──────── 原文抜粋
大きく分ければこの書籍は「平和」、「戦争の危険」、「戦争」、「戦争のもう一つの様相」、「レジスタンス(抵抗活動)」、「知識のしおり」の6つの章に分かれています。「平和」、「知識のしおり」については戦時災害化の心得の様な趣が強く、例えばこの部分から着想を得て出来たのが『東京防災』だと思われます。「戦時下」の為に実際に役に立つかはともかくとして、災害時マニュアルとは言えます。ただこの部分は当然、件の画像には使用されていません。次に「戦争の危険」、「戦争」、ですが、これらの章の特徴的な部分は架空戦記の体で情報が発信されていることと言えます。「戦争の危険」はヘスペリア国のタンカーが潜水艦がタラスク国の潜水艦によって撃沈されたことから端を発する「戦争の危険」であり、最終的に緩衝地帯であるスイス国境に両陣営(注:ヘスペリア、タラスク以外も参戦)が殺到して危機に陥るというものです。次に「戦争」は敵国(名称不明)からロケット弾が町に落ちたことから戦争がはじまるというものです。この章は短いので割愛します。
 そして最も日本のネット上でウケた、というか画像の元ネタになっているのが「戦争のもう一つの様相」という章です。この章は敵国が唱える「新秩序」の宣伝をし、国家制度を内部から崩し、新しい政治体制の樹立を目標とする社会進歩党のX教授という「設定」から話が進みます。この「設定」からわかるように、この章は「内部から外部に共鳴した存在(日本で言えば「在日」、「外国人」、「民主党社民党共産党」など)が既存の国家制度を破壊して国家を乗っ取る」という内容であり、この章のBADENDルートは連邦大統領は辞任、その後に社会進歩党の党首が連邦内閣の首相となり「新生スイスの盟主」を名乗って国家の全権を掌握、秩序回復の為に外国部隊の介入を求めてスイスはその歴史に幕を下ろした、というものです。ちなみにBADENDルートとはどういうことかというと、この章は見た目的にも特殊で、左のページにはBADもしくは「敵による策略、煽動」を配置、右のページにはそれへの対処時のGOODルートや「良き行い」が提示されているところです。
────────────────
**課題 A**
下の項目のうち、「Is the black」を含む行から最後の行までを、両端の行も含めて一字一句変えずに書き写してください。
──────── データ抜粋
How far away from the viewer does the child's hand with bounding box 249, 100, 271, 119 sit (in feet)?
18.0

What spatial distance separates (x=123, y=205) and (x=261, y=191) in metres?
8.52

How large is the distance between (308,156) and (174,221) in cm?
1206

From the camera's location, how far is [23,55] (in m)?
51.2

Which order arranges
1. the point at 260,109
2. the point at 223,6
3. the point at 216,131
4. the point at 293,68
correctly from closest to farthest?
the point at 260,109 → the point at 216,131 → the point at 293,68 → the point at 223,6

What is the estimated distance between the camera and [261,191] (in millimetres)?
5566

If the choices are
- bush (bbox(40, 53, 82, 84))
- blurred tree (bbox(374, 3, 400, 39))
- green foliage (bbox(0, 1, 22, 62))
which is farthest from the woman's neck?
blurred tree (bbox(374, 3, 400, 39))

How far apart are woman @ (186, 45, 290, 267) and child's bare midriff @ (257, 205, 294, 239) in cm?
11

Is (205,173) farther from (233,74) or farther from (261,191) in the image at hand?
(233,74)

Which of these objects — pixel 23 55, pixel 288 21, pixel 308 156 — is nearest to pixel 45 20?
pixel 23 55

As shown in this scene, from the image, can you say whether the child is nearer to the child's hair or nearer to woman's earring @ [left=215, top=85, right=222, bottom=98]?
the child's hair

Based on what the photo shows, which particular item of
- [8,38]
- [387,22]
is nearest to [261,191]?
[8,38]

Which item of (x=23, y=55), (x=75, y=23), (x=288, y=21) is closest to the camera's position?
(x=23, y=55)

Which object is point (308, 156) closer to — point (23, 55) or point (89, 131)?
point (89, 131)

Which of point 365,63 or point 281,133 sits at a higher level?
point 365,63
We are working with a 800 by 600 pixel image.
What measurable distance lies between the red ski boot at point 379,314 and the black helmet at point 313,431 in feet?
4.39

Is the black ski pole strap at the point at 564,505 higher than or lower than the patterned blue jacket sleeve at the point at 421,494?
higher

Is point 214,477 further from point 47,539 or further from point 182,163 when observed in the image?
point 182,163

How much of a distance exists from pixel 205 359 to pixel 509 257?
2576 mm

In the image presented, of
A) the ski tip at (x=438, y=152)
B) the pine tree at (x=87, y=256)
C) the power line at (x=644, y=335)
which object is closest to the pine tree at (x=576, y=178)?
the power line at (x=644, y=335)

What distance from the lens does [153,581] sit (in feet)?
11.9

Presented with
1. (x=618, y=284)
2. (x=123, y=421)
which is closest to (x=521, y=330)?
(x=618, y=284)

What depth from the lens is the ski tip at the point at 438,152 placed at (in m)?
────────────────
**課題 B**
原文抜粋によると、「戦争」の章では、何がきっかけで戦争が始まりますか。

**模範解答 A**
Is the black ski pole strap at the point at 564,505 higher than or lower than the patterned blue jacket sleeve at the point at 421,494?
higher

Is point 214,477 further from point 47,539 or further from point 182,163 when observed in the image?
point 182,163

How much of a distance exists from pixel 205 359 to pixel 509 257?
2576 mm

In the image presented, of
A) the ski tip at (x=438, y=152)
B) the pine tree at (x=87, y=256)
C) the power line at (x=644, y=335)
which object is closest to the pine tree at (x=576, y=178)?
the power line at (x=644, y=335)

What distance from the lens does [153,581] sit (in feet)?
11.9

Presented with
1. (x=618, y=284)
2. (x=123, y=421)
which is closest to (x=521, y=330)?
(x=618, y=284)

What depth from the lens is the ski tip at the point at 438,152 placed at (in m)?

**模範解答 B**
敵国からロケット弾が町に落ちたことです。